STATED TASK –
Render as a Markdown table the stretch of the entries below from the line containing "this 640×480 image." through the line containing "rusty pipe [681, 520, 859, 695]", with columns Number and Text and one row per nonblank line. Leave the pictures out of the table.

________

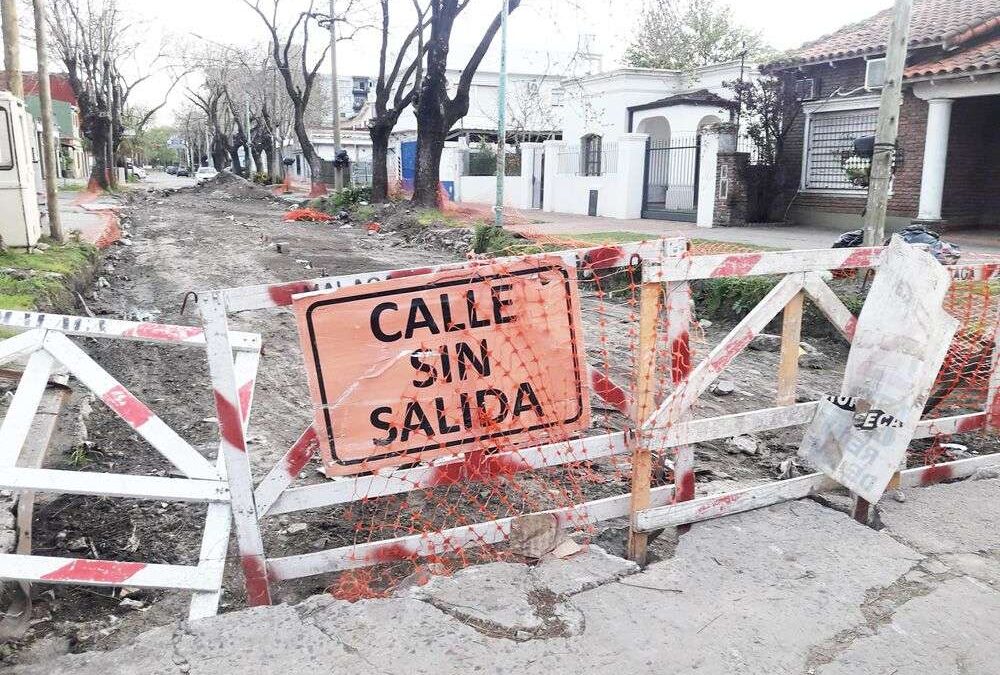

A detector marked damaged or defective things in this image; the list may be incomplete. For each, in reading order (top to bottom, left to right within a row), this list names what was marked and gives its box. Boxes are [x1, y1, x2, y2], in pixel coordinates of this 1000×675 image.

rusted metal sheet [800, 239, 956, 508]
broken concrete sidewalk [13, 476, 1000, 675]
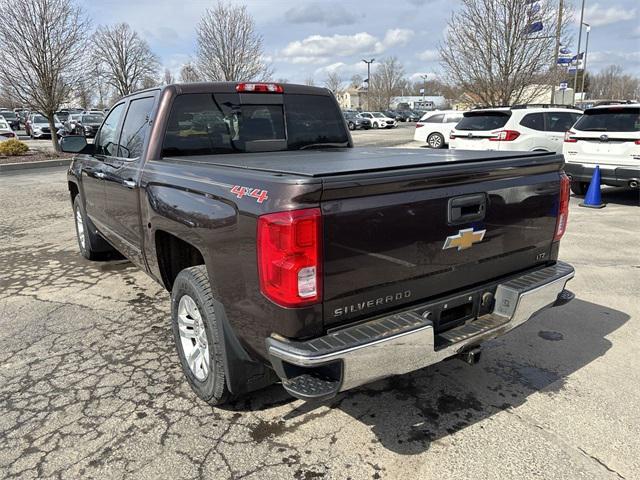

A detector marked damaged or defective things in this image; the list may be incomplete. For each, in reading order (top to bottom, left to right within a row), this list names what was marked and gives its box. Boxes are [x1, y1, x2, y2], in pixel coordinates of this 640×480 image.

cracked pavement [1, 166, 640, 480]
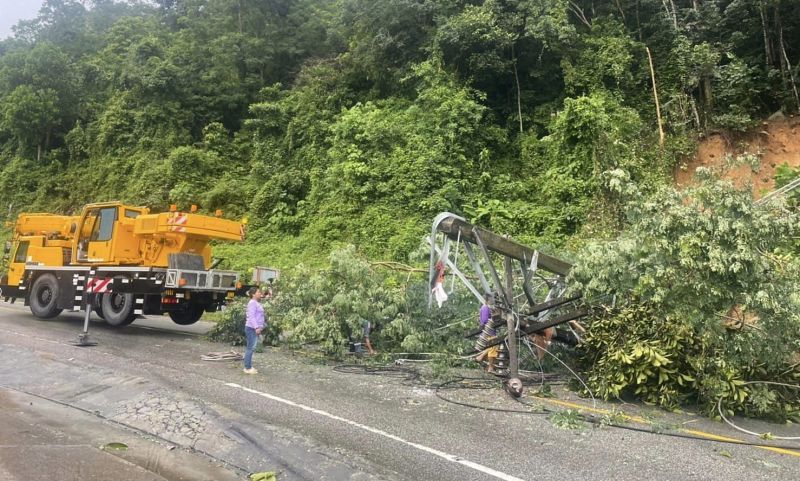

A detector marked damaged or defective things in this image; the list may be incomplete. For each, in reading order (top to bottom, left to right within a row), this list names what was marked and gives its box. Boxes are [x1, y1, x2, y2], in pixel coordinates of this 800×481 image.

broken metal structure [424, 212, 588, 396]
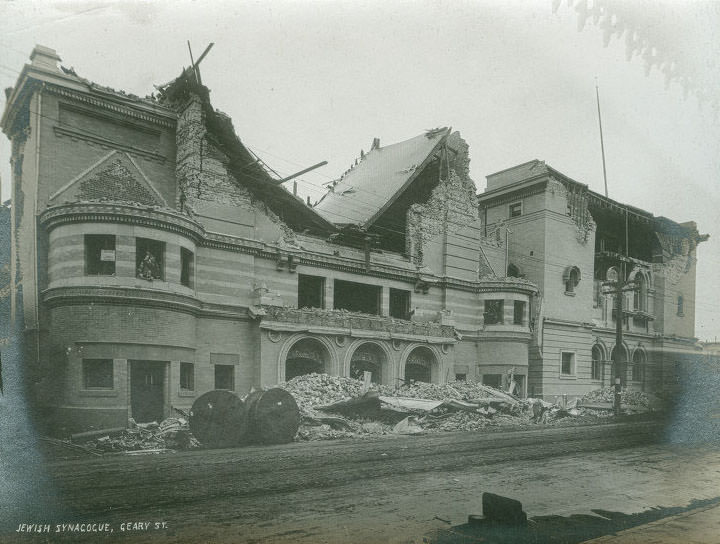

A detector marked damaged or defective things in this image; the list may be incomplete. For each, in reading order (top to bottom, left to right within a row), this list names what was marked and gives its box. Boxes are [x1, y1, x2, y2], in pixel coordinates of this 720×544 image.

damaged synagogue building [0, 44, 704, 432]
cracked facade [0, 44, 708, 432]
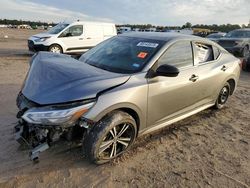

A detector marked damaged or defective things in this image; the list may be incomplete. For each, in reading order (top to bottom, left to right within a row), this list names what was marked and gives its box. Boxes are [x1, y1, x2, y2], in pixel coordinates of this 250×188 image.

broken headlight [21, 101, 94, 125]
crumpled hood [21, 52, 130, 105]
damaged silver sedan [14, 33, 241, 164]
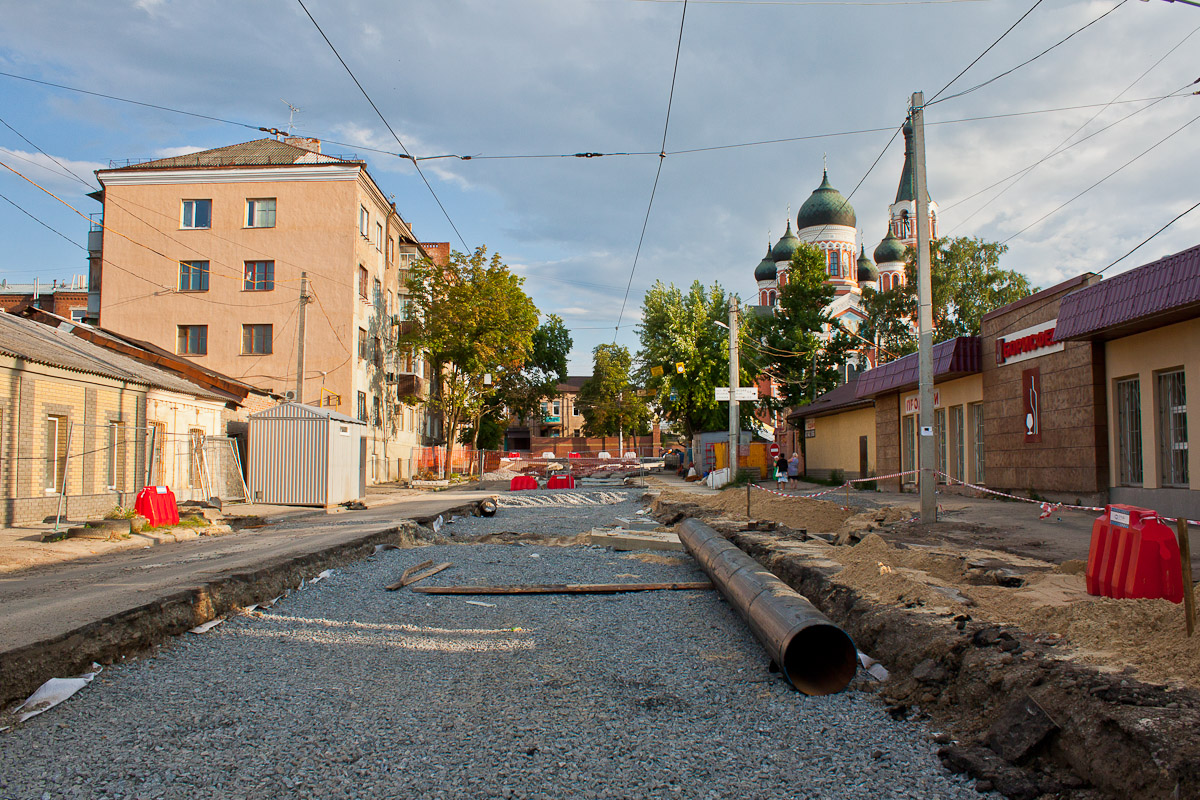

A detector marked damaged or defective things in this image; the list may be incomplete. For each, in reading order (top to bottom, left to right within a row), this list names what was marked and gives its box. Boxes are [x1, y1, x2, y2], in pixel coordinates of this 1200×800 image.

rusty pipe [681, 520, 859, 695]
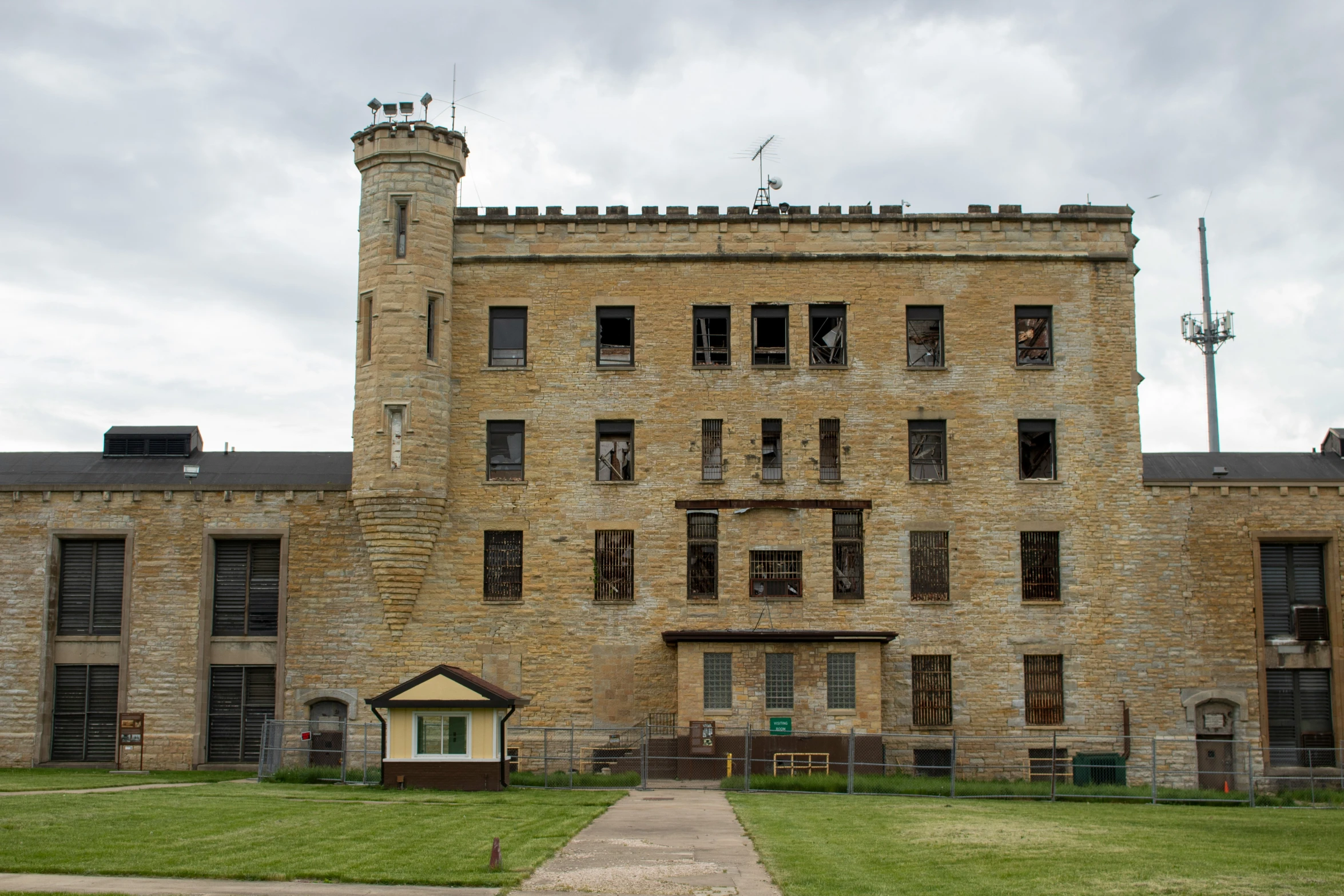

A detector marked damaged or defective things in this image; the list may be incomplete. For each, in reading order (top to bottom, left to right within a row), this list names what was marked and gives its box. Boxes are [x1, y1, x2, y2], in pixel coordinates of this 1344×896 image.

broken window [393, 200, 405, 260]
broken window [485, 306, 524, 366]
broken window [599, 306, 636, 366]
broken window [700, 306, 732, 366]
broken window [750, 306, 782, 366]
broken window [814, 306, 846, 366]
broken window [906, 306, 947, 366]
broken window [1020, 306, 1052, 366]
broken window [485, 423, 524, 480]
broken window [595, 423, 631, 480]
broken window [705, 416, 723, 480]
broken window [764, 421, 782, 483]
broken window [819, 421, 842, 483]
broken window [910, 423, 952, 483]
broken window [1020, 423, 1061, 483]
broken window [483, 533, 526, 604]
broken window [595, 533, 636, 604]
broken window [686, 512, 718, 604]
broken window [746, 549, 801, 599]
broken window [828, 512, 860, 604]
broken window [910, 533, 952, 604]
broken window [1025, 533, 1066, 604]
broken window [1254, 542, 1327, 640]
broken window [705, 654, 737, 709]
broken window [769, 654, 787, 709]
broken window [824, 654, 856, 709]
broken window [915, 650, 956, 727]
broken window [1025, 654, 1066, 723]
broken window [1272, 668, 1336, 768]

________

ANSWER BELOW –
| Number | Text |
|---|---|
| 1 | A detector marked damaged or defective things in this image; the list may be incomplete. For each, in reading order (top to bottom, left to right within a row), this list names what was marked and gives its box. Boxes are [x1, y1, x2, y2], in pixel coordinates of this 640×480 image. |
| 2 | cracked pavement [1, 166, 640, 480] |
| 3 | A detector marked damaged or defective things in this image; the list may be incomplete. For each, in reading order (top to bottom, left to right within a row), this list names what was marked and gives its box. Boxes are [x1, y1, x2, y2], in pixel coordinates of this 800×481 image. |
| 4 | broken metal structure [424, 212, 588, 396] |
| 5 | A detector marked damaged or defective things in this image; the list may be incomplete. For each, in reading order (top to bottom, left to right within a row), this list names what was marked and gives its box. Boxes are [x1, y1, x2, y2], in pixel coordinates of this 720×544 image. |
| 6 | damaged synagogue building [0, 44, 704, 432] |
| 7 | cracked facade [0, 44, 708, 432] |
| 8 | A detector marked damaged or defective things in this image; the list may be incomplete. For each, in reading order (top to bottom, left to right within a row), this list names what was marked and gives its box. Boxes are [x1, y1, x2, y2], in pixel coordinates of this 250×188 image. |
| 9 | broken headlight [21, 101, 94, 125] |
| 10 | crumpled hood [21, 52, 130, 105] |
| 11 | damaged silver sedan [14, 33, 241, 164] |
| 12 | A detector marked damaged or defective things in this image; the list may be incomplete. For each, in reading order (top to bottom, left to right within a row), this list names what was marked and gives its box. Boxes are [x1, y1, x2, y2], in pixel coordinates of this 1200×800 image. |
| 13 | rusty pipe [681, 520, 859, 695] |